- [Records shown]
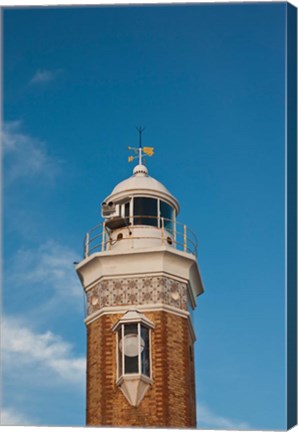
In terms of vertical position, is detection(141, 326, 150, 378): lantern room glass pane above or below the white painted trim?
below

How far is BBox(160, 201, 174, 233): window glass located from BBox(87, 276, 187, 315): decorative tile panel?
2004 mm

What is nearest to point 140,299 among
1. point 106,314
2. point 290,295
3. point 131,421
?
point 106,314

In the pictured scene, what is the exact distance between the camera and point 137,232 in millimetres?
37719

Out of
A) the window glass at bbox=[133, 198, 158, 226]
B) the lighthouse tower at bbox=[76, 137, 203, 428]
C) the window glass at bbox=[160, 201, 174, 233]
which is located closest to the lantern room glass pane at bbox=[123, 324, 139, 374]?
the lighthouse tower at bbox=[76, 137, 203, 428]

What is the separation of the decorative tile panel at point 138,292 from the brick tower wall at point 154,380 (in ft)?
1.24

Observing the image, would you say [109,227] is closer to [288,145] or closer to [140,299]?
[140,299]

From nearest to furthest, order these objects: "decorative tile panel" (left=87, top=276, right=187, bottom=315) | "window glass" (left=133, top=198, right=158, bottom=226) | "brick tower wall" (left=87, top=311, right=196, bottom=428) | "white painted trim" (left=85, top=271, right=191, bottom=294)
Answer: "brick tower wall" (left=87, top=311, right=196, bottom=428) → "decorative tile panel" (left=87, top=276, right=187, bottom=315) → "white painted trim" (left=85, top=271, right=191, bottom=294) → "window glass" (left=133, top=198, right=158, bottom=226)

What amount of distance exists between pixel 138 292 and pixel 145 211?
2789 millimetres

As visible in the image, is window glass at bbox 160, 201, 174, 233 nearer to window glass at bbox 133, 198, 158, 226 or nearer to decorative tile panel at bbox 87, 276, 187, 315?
window glass at bbox 133, 198, 158, 226

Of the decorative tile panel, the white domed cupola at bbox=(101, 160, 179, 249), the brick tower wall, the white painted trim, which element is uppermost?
the white domed cupola at bbox=(101, 160, 179, 249)

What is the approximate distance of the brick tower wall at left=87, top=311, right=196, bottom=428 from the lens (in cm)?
3491

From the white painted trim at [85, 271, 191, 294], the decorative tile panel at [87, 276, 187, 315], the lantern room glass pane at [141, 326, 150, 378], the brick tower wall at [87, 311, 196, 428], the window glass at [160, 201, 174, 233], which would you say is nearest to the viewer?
the brick tower wall at [87, 311, 196, 428]

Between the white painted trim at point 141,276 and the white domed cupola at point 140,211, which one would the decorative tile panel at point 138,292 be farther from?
the white domed cupola at point 140,211

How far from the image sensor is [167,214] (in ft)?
126
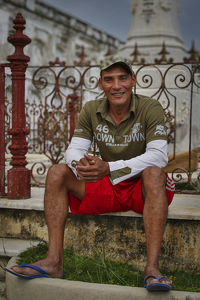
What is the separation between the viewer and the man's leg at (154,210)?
2.49m

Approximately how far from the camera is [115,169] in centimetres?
276

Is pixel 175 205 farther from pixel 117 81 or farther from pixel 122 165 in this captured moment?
pixel 117 81

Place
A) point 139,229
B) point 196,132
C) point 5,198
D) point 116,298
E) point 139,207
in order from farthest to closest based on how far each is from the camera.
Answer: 1. point 196,132
2. point 5,198
3. point 139,229
4. point 139,207
5. point 116,298

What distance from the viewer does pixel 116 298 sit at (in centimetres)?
240

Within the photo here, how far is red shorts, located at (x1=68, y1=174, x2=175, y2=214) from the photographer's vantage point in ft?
9.24

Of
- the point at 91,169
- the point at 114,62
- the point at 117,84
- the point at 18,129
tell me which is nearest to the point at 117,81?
the point at 117,84

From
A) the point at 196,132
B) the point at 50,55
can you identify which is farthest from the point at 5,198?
the point at 50,55

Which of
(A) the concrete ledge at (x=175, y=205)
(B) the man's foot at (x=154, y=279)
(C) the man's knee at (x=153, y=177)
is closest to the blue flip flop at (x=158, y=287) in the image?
(B) the man's foot at (x=154, y=279)

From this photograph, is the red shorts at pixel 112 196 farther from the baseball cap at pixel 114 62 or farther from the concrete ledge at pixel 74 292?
the baseball cap at pixel 114 62

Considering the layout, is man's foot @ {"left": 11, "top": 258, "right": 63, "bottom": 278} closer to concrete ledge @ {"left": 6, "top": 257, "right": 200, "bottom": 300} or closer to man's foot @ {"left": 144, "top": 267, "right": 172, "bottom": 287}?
concrete ledge @ {"left": 6, "top": 257, "right": 200, "bottom": 300}

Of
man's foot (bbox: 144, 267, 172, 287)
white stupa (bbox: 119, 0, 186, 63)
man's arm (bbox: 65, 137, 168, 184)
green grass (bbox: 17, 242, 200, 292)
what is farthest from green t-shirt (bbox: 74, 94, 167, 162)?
white stupa (bbox: 119, 0, 186, 63)

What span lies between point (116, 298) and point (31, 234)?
126 cm

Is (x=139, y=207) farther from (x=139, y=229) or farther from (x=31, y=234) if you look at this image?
(x=31, y=234)

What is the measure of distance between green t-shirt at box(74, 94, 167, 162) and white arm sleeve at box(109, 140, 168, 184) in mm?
111
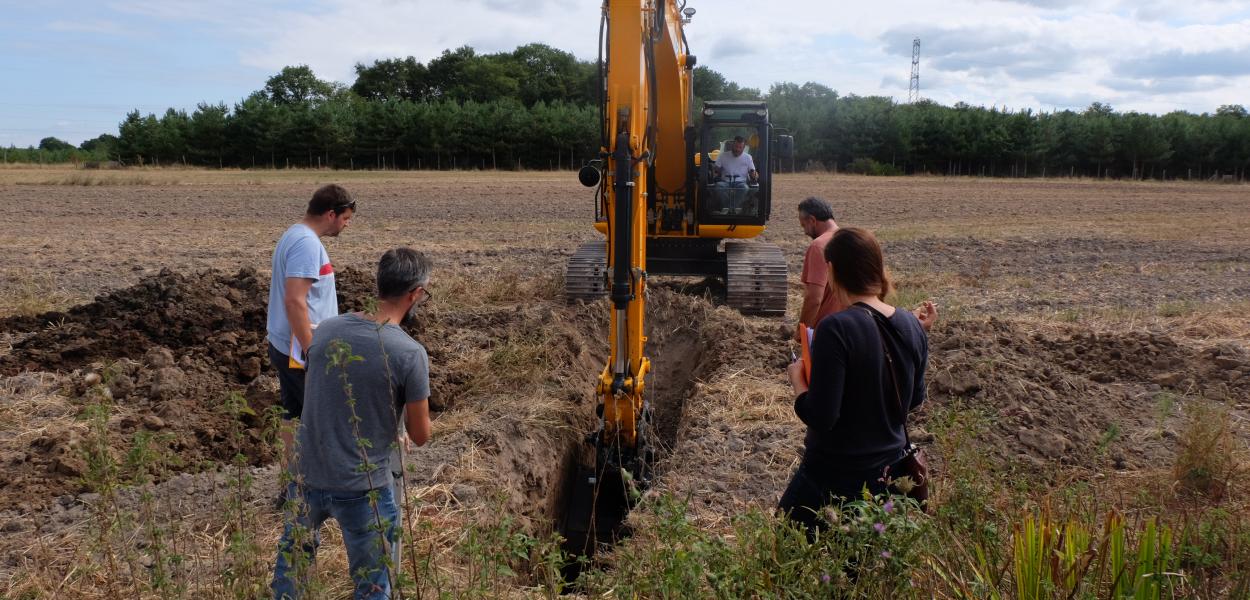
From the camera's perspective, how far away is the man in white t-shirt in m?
10.5

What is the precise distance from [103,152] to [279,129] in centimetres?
1097

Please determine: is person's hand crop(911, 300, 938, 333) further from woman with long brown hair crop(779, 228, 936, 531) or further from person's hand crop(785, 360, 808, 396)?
person's hand crop(785, 360, 808, 396)

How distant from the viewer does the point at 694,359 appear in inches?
367

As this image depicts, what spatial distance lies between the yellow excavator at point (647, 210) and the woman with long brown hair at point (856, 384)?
0.86m

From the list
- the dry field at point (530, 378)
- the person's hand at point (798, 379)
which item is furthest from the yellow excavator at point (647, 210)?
the person's hand at point (798, 379)

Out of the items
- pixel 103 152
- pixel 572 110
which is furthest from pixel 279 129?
pixel 572 110

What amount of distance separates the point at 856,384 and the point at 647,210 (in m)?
7.35

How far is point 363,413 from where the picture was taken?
3.24m

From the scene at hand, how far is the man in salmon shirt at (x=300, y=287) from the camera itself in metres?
4.22

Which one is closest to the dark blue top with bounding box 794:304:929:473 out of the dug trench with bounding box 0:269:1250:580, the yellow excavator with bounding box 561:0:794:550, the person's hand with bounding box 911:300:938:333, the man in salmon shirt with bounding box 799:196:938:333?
the person's hand with bounding box 911:300:938:333

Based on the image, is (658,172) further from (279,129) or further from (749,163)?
(279,129)

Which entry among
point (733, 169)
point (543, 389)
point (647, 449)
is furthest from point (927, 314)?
point (733, 169)

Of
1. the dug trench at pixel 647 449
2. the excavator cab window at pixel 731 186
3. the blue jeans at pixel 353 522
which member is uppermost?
the excavator cab window at pixel 731 186

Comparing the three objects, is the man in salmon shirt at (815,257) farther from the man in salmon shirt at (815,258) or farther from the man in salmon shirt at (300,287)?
the man in salmon shirt at (300,287)
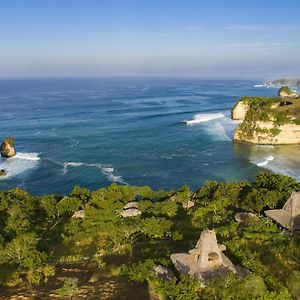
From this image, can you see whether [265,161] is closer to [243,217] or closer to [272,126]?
[272,126]

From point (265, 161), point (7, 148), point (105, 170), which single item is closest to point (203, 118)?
point (265, 161)

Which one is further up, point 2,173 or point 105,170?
point 2,173

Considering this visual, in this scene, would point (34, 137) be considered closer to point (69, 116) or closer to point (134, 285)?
point (69, 116)

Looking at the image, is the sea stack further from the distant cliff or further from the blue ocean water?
the distant cliff

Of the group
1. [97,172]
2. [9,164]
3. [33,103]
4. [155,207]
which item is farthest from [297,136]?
[33,103]

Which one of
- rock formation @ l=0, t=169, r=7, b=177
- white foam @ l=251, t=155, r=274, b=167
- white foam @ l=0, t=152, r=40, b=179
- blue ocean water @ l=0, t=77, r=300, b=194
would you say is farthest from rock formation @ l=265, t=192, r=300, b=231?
rock formation @ l=0, t=169, r=7, b=177

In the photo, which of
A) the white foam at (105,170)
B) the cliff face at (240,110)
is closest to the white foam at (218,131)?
the cliff face at (240,110)
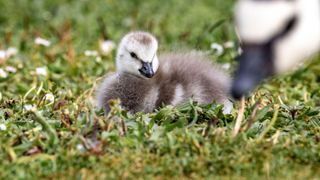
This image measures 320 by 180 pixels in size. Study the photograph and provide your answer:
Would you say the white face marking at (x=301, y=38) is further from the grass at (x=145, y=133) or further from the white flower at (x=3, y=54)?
the white flower at (x=3, y=54)

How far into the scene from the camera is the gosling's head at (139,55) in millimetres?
5117

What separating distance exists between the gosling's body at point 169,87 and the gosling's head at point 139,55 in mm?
62

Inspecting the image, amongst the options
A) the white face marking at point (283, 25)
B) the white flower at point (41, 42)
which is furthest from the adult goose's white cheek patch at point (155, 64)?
the white flower at point (41, 42)

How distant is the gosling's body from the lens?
5.15m

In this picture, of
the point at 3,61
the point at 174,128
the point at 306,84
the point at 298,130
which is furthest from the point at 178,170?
the point at 3,61

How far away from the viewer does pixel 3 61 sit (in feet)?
21.1

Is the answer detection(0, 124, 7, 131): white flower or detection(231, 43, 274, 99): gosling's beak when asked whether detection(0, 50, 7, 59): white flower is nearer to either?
detection(0, 124, 7, 131): white flower

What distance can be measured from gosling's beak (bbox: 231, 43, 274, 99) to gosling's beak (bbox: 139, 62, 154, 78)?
1.40m

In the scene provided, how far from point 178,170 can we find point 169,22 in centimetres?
403

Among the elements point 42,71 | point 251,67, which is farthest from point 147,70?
point 251,67

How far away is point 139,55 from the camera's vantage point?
516 centimetres

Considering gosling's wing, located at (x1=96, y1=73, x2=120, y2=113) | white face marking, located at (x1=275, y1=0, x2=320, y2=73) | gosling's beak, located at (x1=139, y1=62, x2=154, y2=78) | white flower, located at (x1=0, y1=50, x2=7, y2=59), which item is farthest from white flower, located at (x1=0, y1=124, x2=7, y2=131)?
white flower, located at (x1=0, y1=50, x2=7, y2=59)

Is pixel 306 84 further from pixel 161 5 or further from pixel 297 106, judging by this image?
pixel 161 5

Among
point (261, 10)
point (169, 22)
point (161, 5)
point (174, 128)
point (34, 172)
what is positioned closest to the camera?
point (261, 10)
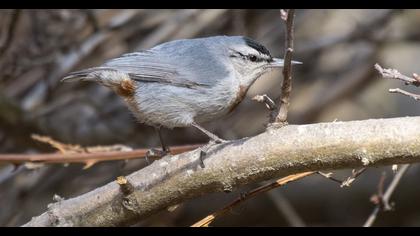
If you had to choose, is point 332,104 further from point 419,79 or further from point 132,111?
point 419,79

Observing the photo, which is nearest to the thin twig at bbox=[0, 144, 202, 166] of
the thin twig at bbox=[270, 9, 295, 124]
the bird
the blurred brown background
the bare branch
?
the bird

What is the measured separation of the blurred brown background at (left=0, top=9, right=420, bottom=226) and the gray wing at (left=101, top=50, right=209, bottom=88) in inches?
42.8

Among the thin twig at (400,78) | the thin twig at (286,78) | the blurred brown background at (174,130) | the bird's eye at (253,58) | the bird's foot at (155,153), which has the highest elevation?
the blurred brown background at (174,130)

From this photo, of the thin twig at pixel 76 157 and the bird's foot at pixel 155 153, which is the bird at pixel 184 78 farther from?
the thin twig at pixel 76 157

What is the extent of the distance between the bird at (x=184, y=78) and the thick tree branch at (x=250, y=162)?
2.14 feet

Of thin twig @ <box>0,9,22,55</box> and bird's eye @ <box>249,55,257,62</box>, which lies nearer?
bird's eye @ <box>249,55,257,62</box>

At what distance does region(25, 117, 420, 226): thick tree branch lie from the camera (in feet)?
6.94

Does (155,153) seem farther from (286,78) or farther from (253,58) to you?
(286,78)

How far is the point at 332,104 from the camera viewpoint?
4969 millimetres

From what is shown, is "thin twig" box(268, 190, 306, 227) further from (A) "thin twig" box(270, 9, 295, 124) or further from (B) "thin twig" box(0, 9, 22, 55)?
(A) "thin twig" box(270, 9, 295, 124)

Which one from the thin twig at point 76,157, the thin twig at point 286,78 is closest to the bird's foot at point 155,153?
the thin twig at point 76,157

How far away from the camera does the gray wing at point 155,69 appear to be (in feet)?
10.4

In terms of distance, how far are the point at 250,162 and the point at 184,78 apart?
3.41 ft

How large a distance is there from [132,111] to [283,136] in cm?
126
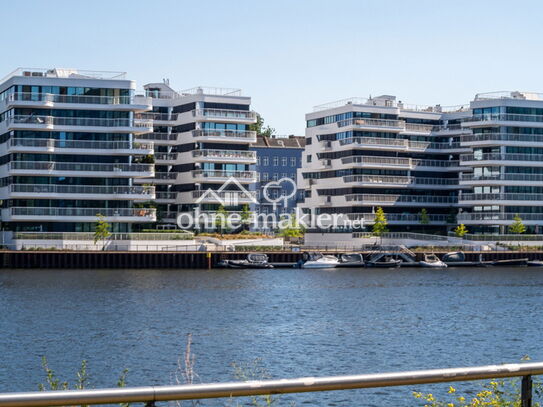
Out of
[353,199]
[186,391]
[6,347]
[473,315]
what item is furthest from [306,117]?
[186,391]

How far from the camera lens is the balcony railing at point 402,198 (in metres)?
144

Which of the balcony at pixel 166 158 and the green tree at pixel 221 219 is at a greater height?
the balcony at pixel 166 158

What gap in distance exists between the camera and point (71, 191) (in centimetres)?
11825

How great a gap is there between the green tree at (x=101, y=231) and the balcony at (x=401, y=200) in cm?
4398

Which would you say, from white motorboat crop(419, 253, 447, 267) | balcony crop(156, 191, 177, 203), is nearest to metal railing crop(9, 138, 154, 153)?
balcony crop(156, 191, 177, 203)

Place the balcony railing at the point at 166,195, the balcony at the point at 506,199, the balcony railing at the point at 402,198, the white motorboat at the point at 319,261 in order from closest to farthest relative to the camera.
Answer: the white motorboat at the point at 319,261 → the balcony railing at the point at 166,195 → the balcony at the point at 506,199 → the balcony railing at the point at 402,198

- [Given exercise]
Please revise the entries starting at the line containing "Is pixel 175" and ending at the line containing "5. point 116,298", writing them out again with "camera" changed to "lens" and everything else the same.

- [Result of this exercise]
Is pixel 175 205 farther from pixel 117 81 or farther from pixel 122 165 in this captured moment?
pixel 117 81

Place
A) point 139,229
B) point 196,132
C) point 5,198
D) point 116,298
E) point 139,207
in order from farthest to closest based on how far each is from the lens.
Answer: 1. point 196,132
2. point 5,198
3. point 139,229
4. point 139,207
5. point 116,298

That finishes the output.